While illness and disability can coexist, it is important to separate the disability from the acute care treatment plan. Patients and the caregiver/family member do not feel the disability needs a cure. Treating the disability as an illness inappropriately perpetuates the “sick” role and is ultimately disempowering for people who struggle with challenging conditions.

 

Allow additional time for visits.

Patients with disabilities need more of clinicians’ time than nondisabled patients because of their physical, communication, and cognitive barriers.

Patients with disabilities may need more time to express themselves, or they might use technological aids that delay the process. They may also need extra time dressing and undressing or require more time for clinicians to position and examine them.

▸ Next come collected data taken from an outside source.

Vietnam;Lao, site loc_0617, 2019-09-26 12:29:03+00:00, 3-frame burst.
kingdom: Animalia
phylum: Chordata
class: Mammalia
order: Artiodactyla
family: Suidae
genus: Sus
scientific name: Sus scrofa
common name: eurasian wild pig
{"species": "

When the family member/caregiver attends appointments, three-way conversations are more time-consuming. Patients with a cognitive disability require more detailed or simplified instructions and explanations. Some also require written material to support verbal directives.

 

Consider their vulnerabilities.

Patients with disabilities are more vulnerable to secondary complications, such as unattended minor infections that progress quickly to major infections. Patients with disabilities may also be economically vulnerable, age prematurely, or be at increased risk of physical, sexual or verbal abuse. Clinicians who look for these risk factors can offer a line of defense by recommending community resources or referrals.

Patients with disabilities afford us the chance for immense professional growth if we welcome the opportunity to remain clinically teachable and emotionally compassionate to those with special needs.

Kendra Clark, PA-C, works in spine and neurosurgery in Scottsdale, Ariz. She has been certified for 11 years by the National Commission on Certification for Physician Assistants.

This blog was written in conjunction with the National Commission on Certification of Physician Assistants.